Speaking at a press conference following the meeting, High Commissioner Guterres along with Under Secretary of State for Democracy and Global Affairs Paula Dobriansky and Assistant Secretary of State for Population, Refugees and Migration Ellen Sauerbrey, stated that UNHCR and the United States are committed to working together to find lasting solutions for displaced Iraqis.
The High Commissioner also welcomed the U.S. announcement of an $18 million contribution towards UNHCR's January appeal for $60 million for its 2007 Iraq operation. Additionally, the U.S. will expand its capacity to receive refugee resettlement referrals for up to 7,000 of the most vulnerable Iraqi refugees this year.

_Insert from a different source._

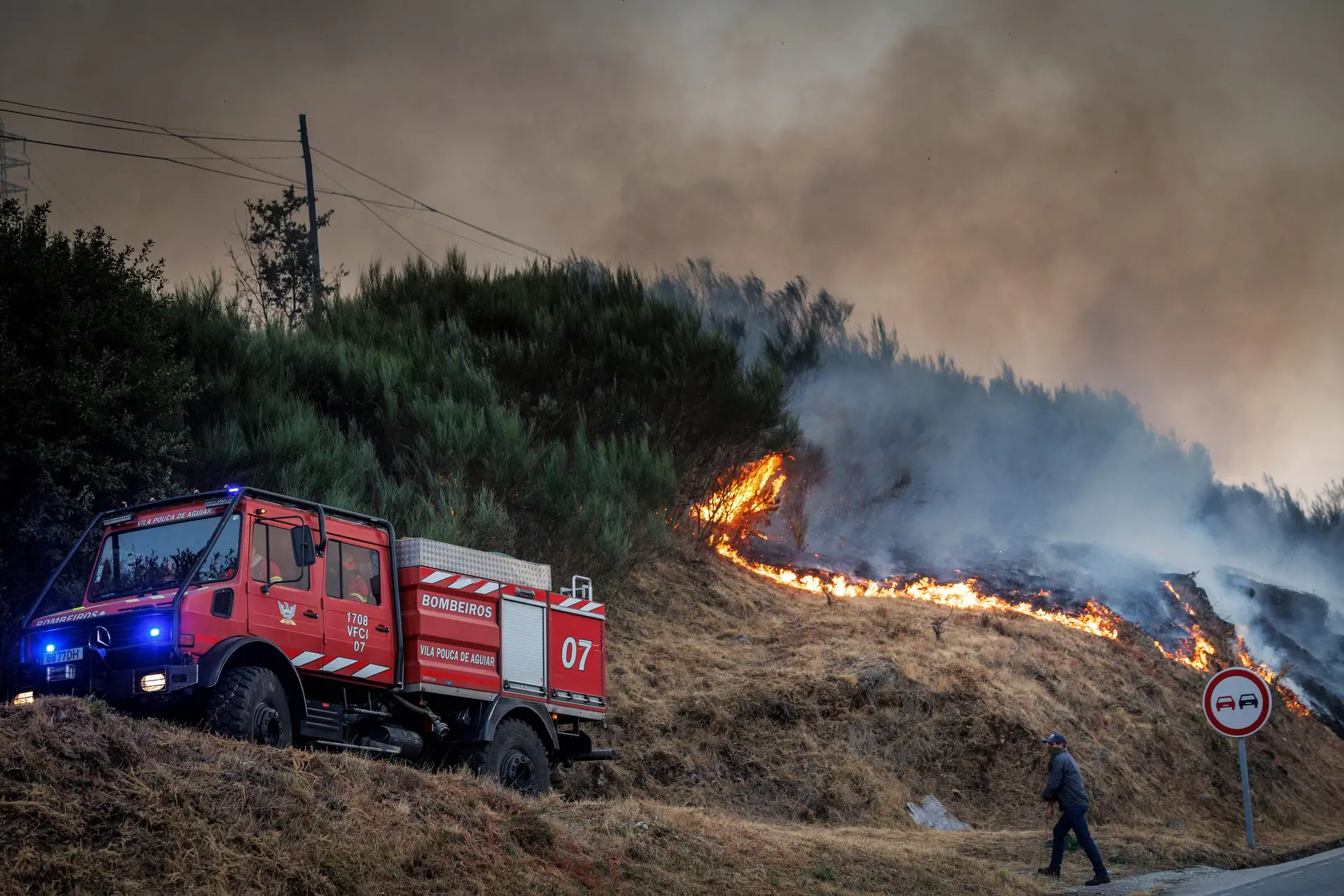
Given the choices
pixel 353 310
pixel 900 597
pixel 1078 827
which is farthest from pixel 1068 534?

"Resettlement is the difference between life and death," Guterres stated, "but it is not a solution for all problems and it is not an excuse not to address refugee problems in their global dimensions."
He stressed that resettlement is a solution reserved for those with particular needs and who can only find safety in a third country, such as at-risk women, children, the elderly, and those with health concerns. The U.S. accepts more than half of the global number of resettled refugees annually.
"Our commitment to working together to find durable solutions for Iraqi refugees includes providing humanitarian assistance, augmenting the capacity of UNHCR to identify and refer refugees in need of resettlement and committing additional resources to assist internally displaced persons in Iraq," said Under Secretary of State Dobriansky.
An estimated 1.8 million Iraqis are currently displaced within Iraq while up to 2 million Iraqi refugees have fled to neighbouring countries, primarily to Syria and Jordan. Guterres emphasized that neighbouring countries are finding it difficult to absorb the increasing number of Iraqi refugees as their economic, social, education and health infrastructure is being stretched. An estimated 50,000 Iraqis are fleeing their homes each month.
"Syria and Jordan have been very generous in welcoming Iraqis," said Guterres. "But with the increasing numbers their situation is becoming more and more difficult to bear. I believe it is very important that the international community help these countries sustain their efforts at protection and assistance for Iraqi refugees."
Dobriansky stated that the U.S. will provide leadership to help UNHCR and non-governmental organisations build their capacity to assist refugees and internally displaced people through voluntary repatriation when possible, through supporting the resettlement of the most vulnerable individuals to third countries, including the United States, and through encouraging neighbouring countries to uphold the principle of first asylum.
"There is a lot to be done and we are firmly committed to help those in need," stated Dobriansky, while voicing U.S. support for an international conference of donors to be held in Geneva in April. "We are committed to working with the Iraqi government to create a stable and secure environment that enables Iraqis to repatriate voluntarily to their homeland. At the same time we have a responsibility to respond to the immediate needs of Iraqis who have fled violent persecution, and the United States will provide leadership in meeting those needs."
Earlier this month, Secretary of State Condoleezza Rice announced the establishment of a special task force to coordinate assistance for Iraqi refugees and internally displaced people in the region and U.S. refugee resettlement efforts.